Хмыкнула Лёля сквозь слёзы и в спину девочку подтолкнула. А та будто только этого и ждала. Кинулась к матери своей приёмной и лицо в юбку её пышную спрятала.

— Никогда я дочерью чьей-то не была, мне ещё учиться и учиться, мамочка! — срывающимся голоском проговорила она, обхватывая Морену тоненькими ручками.

— Да и мне матерью оказаться впервые. Теперь мы все вместе, втроём, — она прильнула к Чернобогу, поглаживая дочь по растрёпанным волосам, — учиться будем.

***

Весело трещал разведённый Похвистом костерок. Лёля сама не знала, для чего они его разожгли. Для уюта если только, в Нави ведь холода не знали. Ну и ужинать в темноте никому не хотелось, а корзина, Мореной собранная, яствами до краёв полна была.

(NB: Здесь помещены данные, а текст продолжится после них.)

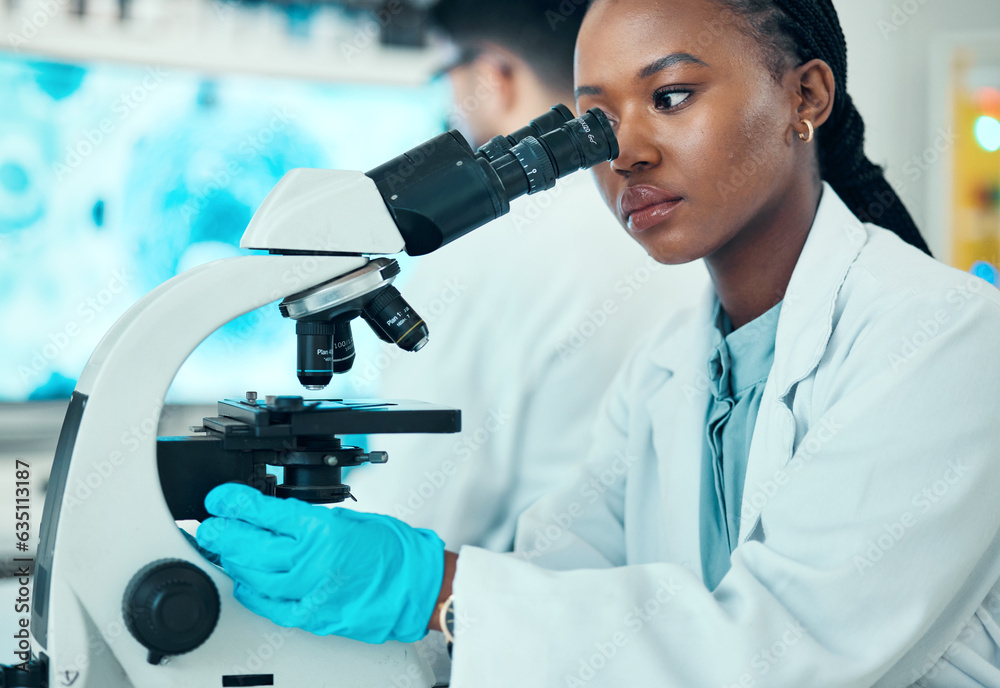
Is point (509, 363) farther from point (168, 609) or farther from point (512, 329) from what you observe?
point (168, 609)

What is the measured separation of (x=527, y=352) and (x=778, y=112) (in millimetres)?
587

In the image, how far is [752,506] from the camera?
0.98m

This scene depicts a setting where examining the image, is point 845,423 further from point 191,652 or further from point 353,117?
point 353,117

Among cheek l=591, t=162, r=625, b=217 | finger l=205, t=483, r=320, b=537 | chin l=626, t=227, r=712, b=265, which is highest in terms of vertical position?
cheek l=591, t=162, r=625, b=217

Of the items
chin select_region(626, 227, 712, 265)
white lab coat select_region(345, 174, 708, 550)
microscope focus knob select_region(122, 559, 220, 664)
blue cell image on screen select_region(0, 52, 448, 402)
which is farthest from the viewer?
blue cell image on screen select_region(0, 52, 448, 402)

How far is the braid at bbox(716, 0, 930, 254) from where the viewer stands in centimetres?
108

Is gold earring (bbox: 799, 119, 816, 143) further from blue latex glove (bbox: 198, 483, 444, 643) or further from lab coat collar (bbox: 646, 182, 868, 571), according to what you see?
blue latex glove (bbox: 198, 483, 444, 643)

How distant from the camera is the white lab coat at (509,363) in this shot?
1418 millimetres

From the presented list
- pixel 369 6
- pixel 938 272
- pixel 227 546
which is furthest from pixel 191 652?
pixel 369 6

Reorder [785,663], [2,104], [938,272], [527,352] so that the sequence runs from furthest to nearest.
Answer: [2,104] → [527,352] → [938,272] → [785,663]

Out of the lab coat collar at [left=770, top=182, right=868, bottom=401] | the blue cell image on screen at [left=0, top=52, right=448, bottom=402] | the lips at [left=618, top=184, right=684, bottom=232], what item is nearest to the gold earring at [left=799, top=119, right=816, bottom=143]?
the lab coat collar at [left=770, top=182, right=868, bottom=401]

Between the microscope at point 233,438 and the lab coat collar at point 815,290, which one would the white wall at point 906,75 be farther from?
the microscope at point 233,438

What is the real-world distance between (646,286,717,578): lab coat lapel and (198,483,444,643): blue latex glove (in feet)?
1.66

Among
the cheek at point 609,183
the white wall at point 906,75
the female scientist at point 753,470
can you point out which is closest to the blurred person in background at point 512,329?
the female scientist at point 753,470
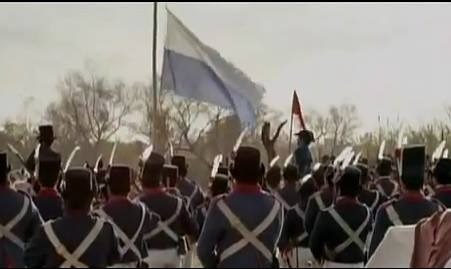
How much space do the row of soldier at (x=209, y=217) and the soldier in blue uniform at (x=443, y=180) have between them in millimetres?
11

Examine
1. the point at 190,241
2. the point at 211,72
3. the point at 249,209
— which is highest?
the point at 211,72

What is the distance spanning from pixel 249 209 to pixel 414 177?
1.81 metres

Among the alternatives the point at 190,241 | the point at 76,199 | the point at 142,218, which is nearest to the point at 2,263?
the point at 142,218

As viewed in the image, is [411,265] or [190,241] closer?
[411,265]

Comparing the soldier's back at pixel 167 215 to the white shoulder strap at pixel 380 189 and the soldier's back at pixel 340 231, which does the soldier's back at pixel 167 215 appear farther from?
the white shoulder strap at pixel 380 189

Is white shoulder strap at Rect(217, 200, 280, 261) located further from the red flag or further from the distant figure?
the red flag

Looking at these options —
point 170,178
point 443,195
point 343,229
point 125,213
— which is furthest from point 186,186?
point 125,213

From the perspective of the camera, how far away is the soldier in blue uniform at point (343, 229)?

Как там сейчас Ганна? Спит, наверное, в постели собственной, а может, не отпустила мать, вместе они уснули в кровати общей. Лёля поймала себя на том, что улыбалась, думая об оставленной девочке. Хорошо, что всё кончилось именно так. Какое же чудо Родово, что однажды в лесу она плач Ауки услыхала, пусть и притворный. И ребёнку помогла в итоге, и сестре собственной. На две души мир счастливее стал. А то и на три, если Чернобога считать.

Напротив раздался заливистый смех. Лёля подняла взгляд. Раскрасневшаяся Ульяна смеялась над какой-то шуткой Похвиста, которую сама Лёля прослушала. Возле русалки лежала откупоренная бутылка вина, и им без стеснения угощалась и она сама, и Похвист. Немного тёмно-красной жидкости плескалось и в деревянной чашке Лёли, но она не решалась пригубить хотя бы малость, помня о предупреждении сестры.

— Пахнет странно, тебе не кажется? — спросил сидящий рядом с ней Догода.

— Цветами, вроде, — принюхалась Лёля. — Интересно, вкусно хоть?

Догода поднёс свою чашку к губам и сделал крошечный глоток.

— Горьковато, — признался он. — Но я вина не пробовал никогда. Дед мигом всё желание отбил бы, если бы увидел, как я по погребу его шарюсь. А они вон половину бутылки уже приговорили, — Догода фыркнул, глядя на брата и его подругу.

Ульяна, сорвав под ногами местную разновидность ромашки с бордовой сердцевиной и голубыми лепестками, пыталась закрепить её Похвисту за ухом, а он деланно сопротивлялся, со смехом ловя тянущиеся к нему руки и удерживая их, пока русалка не вырывалась, чтобы затем снова начать ту же игру.